Your objective: Reproduce word for word the entries from the line containing "The relevant camera" through the line containing "When presented with", including both of those lines.

Dataset extract:
────
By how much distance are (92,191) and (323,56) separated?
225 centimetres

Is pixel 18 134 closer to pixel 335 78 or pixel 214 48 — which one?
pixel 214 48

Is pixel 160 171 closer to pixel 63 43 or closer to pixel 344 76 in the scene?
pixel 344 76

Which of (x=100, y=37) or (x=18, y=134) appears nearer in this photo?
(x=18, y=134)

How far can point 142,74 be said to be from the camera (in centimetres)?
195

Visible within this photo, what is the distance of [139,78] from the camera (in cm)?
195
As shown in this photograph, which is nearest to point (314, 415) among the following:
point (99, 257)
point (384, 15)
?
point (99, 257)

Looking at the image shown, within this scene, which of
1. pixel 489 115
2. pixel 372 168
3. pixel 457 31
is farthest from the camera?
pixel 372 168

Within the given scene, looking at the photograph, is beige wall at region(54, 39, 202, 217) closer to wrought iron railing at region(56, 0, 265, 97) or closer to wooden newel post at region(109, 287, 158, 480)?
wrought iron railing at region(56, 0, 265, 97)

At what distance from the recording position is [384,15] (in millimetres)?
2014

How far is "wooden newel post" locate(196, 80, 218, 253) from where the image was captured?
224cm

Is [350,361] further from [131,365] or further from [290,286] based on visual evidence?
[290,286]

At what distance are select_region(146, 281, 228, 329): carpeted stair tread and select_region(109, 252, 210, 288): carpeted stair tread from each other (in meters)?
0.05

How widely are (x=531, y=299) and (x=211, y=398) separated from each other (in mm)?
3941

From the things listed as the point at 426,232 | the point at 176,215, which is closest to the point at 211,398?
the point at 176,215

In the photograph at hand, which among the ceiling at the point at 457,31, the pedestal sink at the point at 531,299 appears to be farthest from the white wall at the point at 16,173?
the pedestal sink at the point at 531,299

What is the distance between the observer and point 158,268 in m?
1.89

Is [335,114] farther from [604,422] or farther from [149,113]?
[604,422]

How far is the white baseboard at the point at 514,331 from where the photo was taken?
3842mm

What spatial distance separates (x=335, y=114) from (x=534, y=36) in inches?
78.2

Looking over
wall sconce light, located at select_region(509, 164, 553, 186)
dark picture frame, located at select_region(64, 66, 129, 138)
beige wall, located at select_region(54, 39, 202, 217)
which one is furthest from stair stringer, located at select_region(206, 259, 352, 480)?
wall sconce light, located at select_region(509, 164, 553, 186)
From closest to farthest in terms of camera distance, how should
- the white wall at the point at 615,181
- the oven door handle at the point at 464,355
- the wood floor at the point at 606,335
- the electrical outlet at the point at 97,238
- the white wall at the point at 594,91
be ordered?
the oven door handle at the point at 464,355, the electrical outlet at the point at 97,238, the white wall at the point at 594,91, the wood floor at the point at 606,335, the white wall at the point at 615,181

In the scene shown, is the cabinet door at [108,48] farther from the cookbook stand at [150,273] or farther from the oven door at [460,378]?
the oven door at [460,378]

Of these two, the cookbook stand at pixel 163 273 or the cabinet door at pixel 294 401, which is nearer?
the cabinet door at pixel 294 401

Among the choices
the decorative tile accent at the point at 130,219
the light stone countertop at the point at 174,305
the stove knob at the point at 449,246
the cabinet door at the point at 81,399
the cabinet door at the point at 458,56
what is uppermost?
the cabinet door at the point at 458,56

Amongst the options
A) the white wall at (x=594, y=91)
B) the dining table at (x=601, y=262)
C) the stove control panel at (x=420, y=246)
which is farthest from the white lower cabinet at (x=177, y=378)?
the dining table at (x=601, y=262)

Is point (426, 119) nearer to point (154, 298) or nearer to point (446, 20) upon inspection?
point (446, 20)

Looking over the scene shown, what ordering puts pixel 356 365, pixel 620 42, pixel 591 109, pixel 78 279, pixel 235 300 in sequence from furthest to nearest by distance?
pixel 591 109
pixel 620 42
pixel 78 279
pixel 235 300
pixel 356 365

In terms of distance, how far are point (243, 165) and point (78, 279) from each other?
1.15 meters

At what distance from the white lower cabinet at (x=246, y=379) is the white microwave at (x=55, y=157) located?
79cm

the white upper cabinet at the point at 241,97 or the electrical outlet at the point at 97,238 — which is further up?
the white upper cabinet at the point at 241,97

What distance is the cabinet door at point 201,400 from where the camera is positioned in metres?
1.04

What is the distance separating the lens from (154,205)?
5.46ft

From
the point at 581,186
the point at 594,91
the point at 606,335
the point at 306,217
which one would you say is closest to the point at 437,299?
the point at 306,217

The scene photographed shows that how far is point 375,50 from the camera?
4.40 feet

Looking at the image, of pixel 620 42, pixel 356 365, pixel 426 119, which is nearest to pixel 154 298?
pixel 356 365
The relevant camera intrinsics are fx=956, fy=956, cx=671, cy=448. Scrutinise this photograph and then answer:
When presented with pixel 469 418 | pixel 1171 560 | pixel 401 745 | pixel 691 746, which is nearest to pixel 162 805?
────
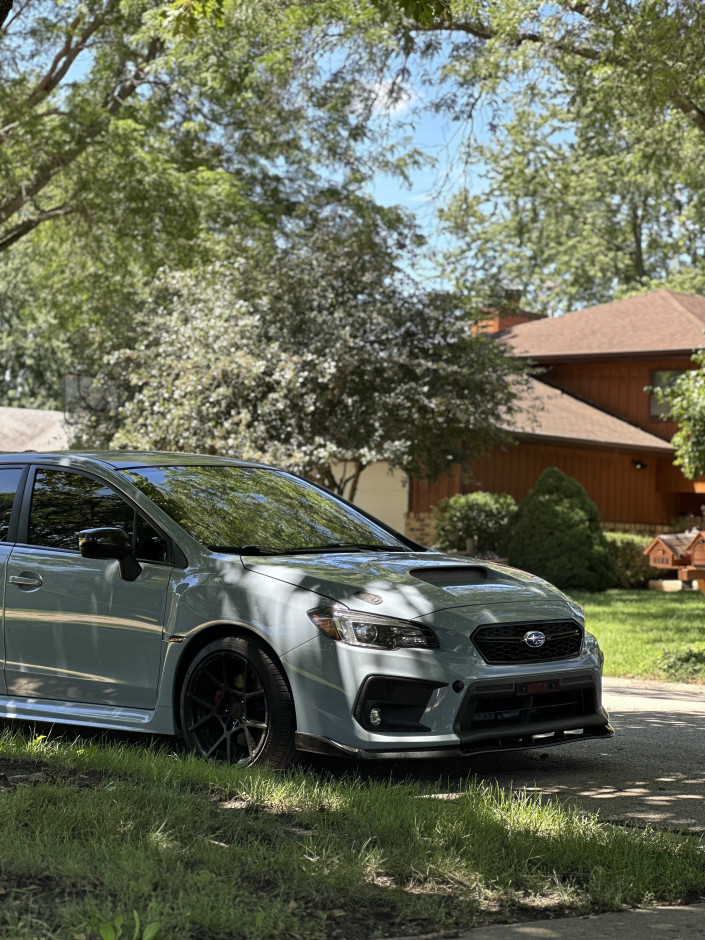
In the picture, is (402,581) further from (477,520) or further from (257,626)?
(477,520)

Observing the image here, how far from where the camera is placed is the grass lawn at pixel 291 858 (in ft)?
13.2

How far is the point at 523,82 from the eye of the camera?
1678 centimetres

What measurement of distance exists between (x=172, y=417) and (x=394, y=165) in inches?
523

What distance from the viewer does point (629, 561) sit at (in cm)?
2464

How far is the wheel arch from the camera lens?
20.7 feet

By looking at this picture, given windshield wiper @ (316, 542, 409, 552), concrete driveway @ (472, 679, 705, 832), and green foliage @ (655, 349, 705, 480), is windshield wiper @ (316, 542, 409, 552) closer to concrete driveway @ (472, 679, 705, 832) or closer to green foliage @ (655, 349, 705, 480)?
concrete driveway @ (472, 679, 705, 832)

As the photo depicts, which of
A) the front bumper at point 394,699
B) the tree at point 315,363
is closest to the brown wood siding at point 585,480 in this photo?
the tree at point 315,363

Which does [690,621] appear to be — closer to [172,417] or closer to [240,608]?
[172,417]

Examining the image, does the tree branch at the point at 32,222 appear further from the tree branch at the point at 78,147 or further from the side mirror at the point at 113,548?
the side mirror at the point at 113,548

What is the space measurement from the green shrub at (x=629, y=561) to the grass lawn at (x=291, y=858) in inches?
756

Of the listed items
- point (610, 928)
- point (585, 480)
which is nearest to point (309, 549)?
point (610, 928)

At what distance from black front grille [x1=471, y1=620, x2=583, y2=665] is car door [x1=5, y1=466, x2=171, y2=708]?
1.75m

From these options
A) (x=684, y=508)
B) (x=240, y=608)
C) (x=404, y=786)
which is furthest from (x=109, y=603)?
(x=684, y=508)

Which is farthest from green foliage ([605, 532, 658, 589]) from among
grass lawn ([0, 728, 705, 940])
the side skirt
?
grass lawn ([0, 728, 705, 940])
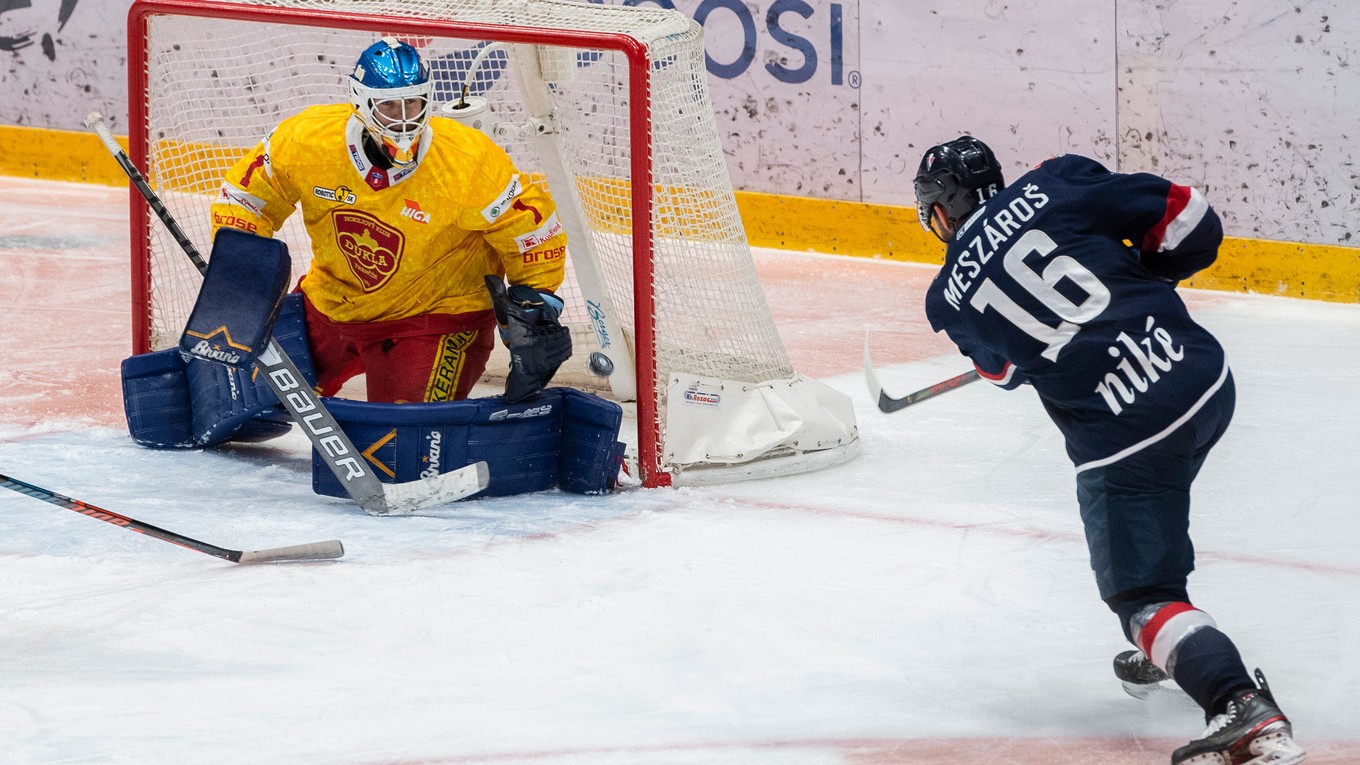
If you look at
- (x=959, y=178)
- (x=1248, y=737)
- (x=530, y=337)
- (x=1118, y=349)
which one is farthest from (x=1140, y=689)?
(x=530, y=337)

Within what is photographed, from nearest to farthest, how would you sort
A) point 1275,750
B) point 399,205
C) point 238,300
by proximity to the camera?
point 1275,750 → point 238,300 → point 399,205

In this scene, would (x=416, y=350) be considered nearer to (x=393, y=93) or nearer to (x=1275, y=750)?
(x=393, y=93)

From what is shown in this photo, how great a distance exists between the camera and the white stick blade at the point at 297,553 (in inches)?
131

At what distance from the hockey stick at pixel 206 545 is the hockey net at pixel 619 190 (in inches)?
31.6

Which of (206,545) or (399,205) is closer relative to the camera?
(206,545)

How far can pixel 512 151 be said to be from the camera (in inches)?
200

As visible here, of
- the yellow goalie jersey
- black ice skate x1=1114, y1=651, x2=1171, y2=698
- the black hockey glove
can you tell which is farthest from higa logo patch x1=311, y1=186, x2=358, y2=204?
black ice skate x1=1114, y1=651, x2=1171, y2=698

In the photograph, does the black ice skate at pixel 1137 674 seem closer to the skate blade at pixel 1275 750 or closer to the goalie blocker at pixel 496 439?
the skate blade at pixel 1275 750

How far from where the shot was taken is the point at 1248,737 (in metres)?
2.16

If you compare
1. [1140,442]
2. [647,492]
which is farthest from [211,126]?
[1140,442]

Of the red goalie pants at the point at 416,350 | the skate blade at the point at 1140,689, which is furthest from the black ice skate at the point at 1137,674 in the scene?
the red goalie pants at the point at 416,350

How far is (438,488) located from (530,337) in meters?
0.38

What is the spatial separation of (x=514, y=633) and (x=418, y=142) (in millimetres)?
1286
────
Solution to the problem:
The relevant camera intrinsics are fx=956, fy=956, cx=671, cy=448. Scrutinise this photograph and then answer:
When presented with pixel 469 418 | pixel 1171 560 | pixel 401 745 | pixel 691 746, which is nearest to pixel 162 805?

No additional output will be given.